## DIRECTIONS
Which lines in the listing below contain the string "millimetres"? List each of those lines in full, counting only matches with the same uppercase and lowercase letters.

_____

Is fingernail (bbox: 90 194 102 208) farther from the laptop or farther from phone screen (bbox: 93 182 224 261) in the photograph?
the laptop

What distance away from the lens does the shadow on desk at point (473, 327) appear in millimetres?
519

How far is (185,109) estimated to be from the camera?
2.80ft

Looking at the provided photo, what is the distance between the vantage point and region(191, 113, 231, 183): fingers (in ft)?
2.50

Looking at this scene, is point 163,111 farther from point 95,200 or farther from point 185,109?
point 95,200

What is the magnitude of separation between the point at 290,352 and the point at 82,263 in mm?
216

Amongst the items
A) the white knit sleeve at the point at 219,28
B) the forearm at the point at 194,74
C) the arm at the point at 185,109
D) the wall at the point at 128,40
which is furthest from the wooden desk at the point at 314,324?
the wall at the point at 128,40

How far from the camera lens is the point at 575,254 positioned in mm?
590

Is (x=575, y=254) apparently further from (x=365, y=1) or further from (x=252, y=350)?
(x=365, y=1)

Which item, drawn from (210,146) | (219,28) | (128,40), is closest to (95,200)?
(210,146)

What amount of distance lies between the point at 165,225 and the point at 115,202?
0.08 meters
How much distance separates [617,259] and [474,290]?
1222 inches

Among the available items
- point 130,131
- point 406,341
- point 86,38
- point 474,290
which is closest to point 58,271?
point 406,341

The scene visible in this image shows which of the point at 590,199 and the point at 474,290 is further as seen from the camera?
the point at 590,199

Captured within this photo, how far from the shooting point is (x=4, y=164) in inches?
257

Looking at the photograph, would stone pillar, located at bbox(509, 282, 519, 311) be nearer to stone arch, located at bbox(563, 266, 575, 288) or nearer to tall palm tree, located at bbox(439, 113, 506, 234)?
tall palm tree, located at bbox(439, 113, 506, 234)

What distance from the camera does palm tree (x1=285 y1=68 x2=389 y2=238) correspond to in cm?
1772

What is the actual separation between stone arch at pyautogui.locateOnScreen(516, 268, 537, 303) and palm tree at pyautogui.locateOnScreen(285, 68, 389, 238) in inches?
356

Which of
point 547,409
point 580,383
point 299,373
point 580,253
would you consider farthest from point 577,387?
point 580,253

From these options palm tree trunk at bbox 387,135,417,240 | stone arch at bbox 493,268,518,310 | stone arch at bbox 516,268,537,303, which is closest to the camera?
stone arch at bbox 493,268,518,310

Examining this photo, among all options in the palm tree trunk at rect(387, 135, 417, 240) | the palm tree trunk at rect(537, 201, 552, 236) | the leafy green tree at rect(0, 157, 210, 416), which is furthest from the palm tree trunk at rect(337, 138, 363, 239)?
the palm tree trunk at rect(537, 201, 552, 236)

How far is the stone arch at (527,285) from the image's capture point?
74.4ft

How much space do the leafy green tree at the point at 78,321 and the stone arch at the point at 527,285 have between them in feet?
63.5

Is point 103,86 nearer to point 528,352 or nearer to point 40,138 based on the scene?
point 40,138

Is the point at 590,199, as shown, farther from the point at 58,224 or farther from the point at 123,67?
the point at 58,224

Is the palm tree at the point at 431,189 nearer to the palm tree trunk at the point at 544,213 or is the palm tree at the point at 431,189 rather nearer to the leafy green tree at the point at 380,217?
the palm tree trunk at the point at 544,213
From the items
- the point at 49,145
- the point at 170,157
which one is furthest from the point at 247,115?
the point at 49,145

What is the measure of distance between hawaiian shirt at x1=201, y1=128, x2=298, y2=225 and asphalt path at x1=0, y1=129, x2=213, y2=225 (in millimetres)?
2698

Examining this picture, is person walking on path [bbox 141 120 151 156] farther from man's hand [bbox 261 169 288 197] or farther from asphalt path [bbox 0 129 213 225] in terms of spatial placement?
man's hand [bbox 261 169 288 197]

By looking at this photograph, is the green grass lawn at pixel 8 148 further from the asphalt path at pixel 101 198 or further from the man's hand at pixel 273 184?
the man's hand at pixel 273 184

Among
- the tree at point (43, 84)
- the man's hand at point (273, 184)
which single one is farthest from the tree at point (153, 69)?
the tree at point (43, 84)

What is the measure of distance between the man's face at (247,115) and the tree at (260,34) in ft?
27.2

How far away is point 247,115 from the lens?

_____

## RESULT FOR THIS TASK
What distance away from the lens does the shadow on desk at point (473, 327) appear in millimetres?
What is the measure of distance between hawaiian shirt at x1=201, y1=128, x2=298, y2=225 and asphalt path at x1=0, y1=129, x2=213, y2=225 (in millimetres)?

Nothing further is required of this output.